Quispe, de 42 años, es el primer trabajador fabril en asumir el cargo en la gestión de Arce. Su trayectoria está marcada por más de una década de activismo sindical: fue secretario ejecutivo de la Confederación General de Trabajadores Fabriles de Bolivia y ocupó cargos de dirección en la Central Obrera Boliviana (COB), la principal organización sindical del país, entre 2015 y 2020. En noviembre de 2020 ya había sido posesionado como viceministro de Trabajo y Previsión Social.
En su discurso de investidura, Quispe aseguró que dará continuidad a las políticas laborales impulsadas por Rodríguez y denunció que la oposición política intensificará las críticas a su gestión.
“Seguramente vamos a recibir ataques de la derecha, que hoy actúa como horda contra cualquier autoridad designada solo por el hecho de generar votos”, afirmó.
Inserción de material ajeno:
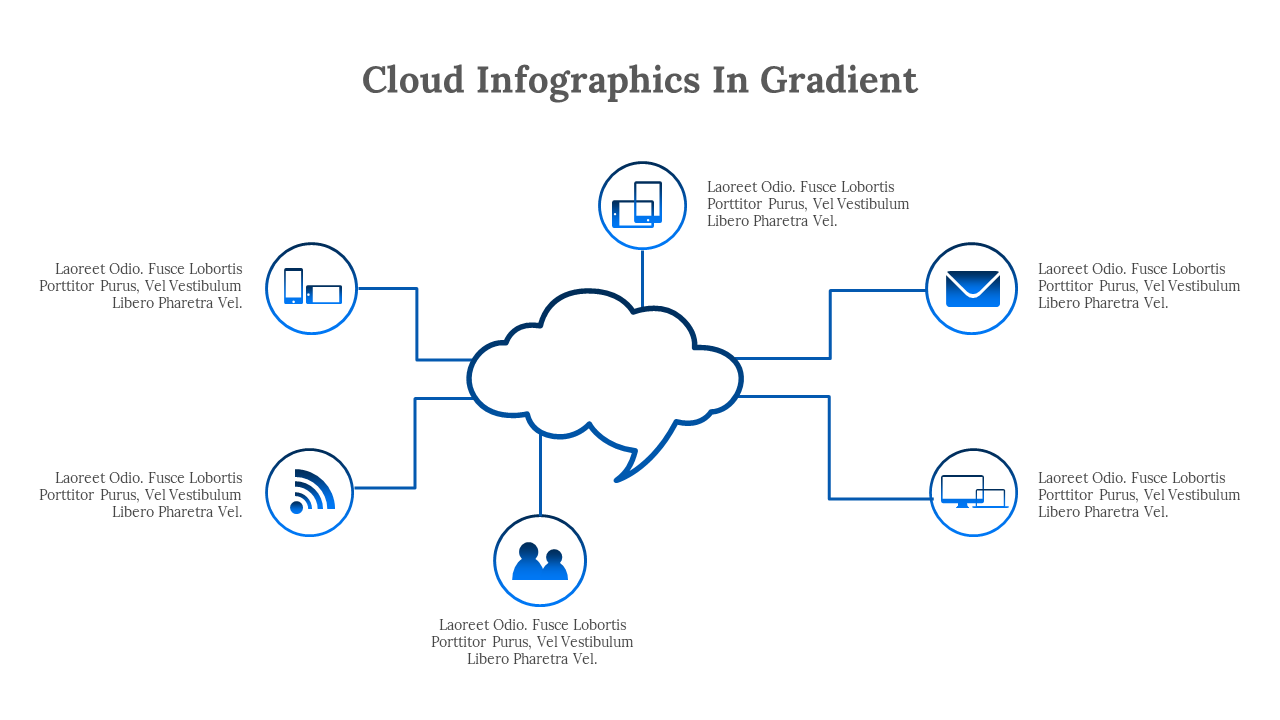 Cloud Infographics In Gradient

Laoreet Odio. Fusce Lobortis Porttitor Purus, Vel Vestibulum Libero Pharetra Vel.

Laoreet Odio. Fusce Lobortis Porttitor Purus, Vel Vestibulum Libero Pharetra Vel.

Laoreet Odio. Fusce Lobortis Porttitor Purus, Vel Vestibulum Libero Pharetra Vel.

Laoreet Odio. Fusce Lobortis Porttitor Purus, Vel Vestibulum Libero Pharetra Vel.

Laoreet Odio. Fusce Lobortis Porttitor Purus, Vel Vestibulum Libero Pharetra Vel.

Laoreet Odio. Fusce Lobortis Porttitor Purus, Vel Vestibulum Libero Pharetra Vel.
También reivindicó los decretos y leyes promovidos en favor de los trabajadores por la COB y el Gobierno.

Arce, que encara una creciente presión por el debilitamiento económico y la pugna interna en el Movimiento al Socialismo (MAS), subrayó que el nuevo ministro tiene la misión de “proteger al recurso humano más valioso del país: los trabajadores” y pidió apoyo del gabinete para asegurar una gestión “en beneficio de la clase obrera”.
La designación se produce en un contexto de desaceleración económica, con una caída de reservas internacionales, tensiones cambiarias y protestas esporádicas de gremios por la carestía y el desempleo. Analistas señalan que Arce busca, con la incorporación de Quispe, consolidar su relación con las bases sindicales fabriles, históricamente aliadas del MAS, de cara a un año preelectoral en el que la oposición intensifica sus críticas a la gestión económica y social del Ejecutivo.
Quispe, nacido en La Paz en 1982, inició su carrera laboral en la farmacéutica Laboratorios INTI S.A., donde se destacó como dirigente sindical. Entre 2015 y 2017 lideró organizaciones fabriles y asumió cargos de dirección en la COB, donde defendió la aprobación de leyes favorables al sector obrero.
Su ascenso al gabinete es interpretado como un gesto político hacia los sindicatos en un momento de recomposición de alianzas, cuando Arce busca contrarrestar divisiones internas del MAS y sostener su imagen de “gobierno de los trabajadores” frente a sus rivales internos y externos.